Of all the directors who earned names for themselves in the last century, Joe Losey took disagreeable pretentiousness to levels that made root canal (no, water boarding) look preferable in comparison. Even those closest to him have confessed not to know - short of a monstrous ego - what made him tick. My take is that all the hugger-bugger and obscure pooh-faced pretentiousness was covering over a fundamentally gay outlook (but a MORBIDLY gay outlook) that he believed needed to be wrapped in layers and layers of ornate obfuscation to pass muster as meaningful art.
If you think about it, a preponderance of Losey deals with characters who carry dark secrets around with them until an inevitable implosion occurs. The two best are, THE PROWLER (1951), and, surprisingly, MR.KLEIN(1976), with Alain Delon - coming near the end of Losey's run. In these two films, the secrets, the dual identities, are clear enough so that the patented menace and stealthy suggestiveness provide a tone of added interest to the melodramatic proceedings. The converse of this brooding portentousness is MODESTY BLAISE (1966), which, contrary to the world,I believe to be the TRUE Losey, the scared, pretentious man-child finally coming out of the closet - full bore - and making violent sport of secrets and double agents, using the full panoply bag of tricks to express his discontent in the form of liberating high (very high) camp. (Bogarde(as alter-ego) was the director in a refreshingly comic, self-mocking mode.)

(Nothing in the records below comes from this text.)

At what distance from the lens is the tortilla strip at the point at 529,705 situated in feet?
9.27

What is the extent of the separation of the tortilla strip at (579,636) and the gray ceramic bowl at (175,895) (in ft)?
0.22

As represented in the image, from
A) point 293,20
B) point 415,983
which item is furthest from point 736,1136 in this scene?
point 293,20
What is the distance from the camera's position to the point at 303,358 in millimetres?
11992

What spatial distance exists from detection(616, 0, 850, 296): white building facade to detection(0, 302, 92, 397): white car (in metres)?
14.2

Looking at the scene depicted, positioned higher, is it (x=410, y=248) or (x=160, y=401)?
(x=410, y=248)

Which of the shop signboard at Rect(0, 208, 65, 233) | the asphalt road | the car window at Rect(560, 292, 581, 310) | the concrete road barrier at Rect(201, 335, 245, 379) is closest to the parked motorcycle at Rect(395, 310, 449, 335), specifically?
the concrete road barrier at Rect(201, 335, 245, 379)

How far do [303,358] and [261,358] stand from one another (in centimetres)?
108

But the masterful farce atmosphere was a one-term holiday. In retrospect, his greatest critical success, THE SERVANT (1963), made him think that a load of unresolved bad conscience could lure art-house patrons to a life time of devotion to his curious, cork-screw angst. Pinter granted him this. But SECRET CEREMONY (1968) is Pinter without Pinter, closer to trash can Edward Albee, (why did Losey never direct Albee? The two seemed to be made for each other.) This Liz Taylor-Mia Farrow chamber pot play is so bad that even the most dedicated Losey adherents need be restrained from jumping the aisles.
NOTE OF PERSONAL PRIVILEGE: Later on in life, I met John Farrow, Jr.. He told me that his one responsibility on the set of the film, SECRET CEREMONY, was keeping the badly bearded Robert Mitchum from disappearing off the premises into one of the thousand and two pubs existing in London at the time.
One would BUY the man his own bar to hear from the horse's mouth candid commentary on the shooting of SECRET CEREMONY.
Rating: Below a 6 doesn't make the cut in my books. I give it a 5 but really - rating wise - no rating for this sad sack picture is warranted: minus 5.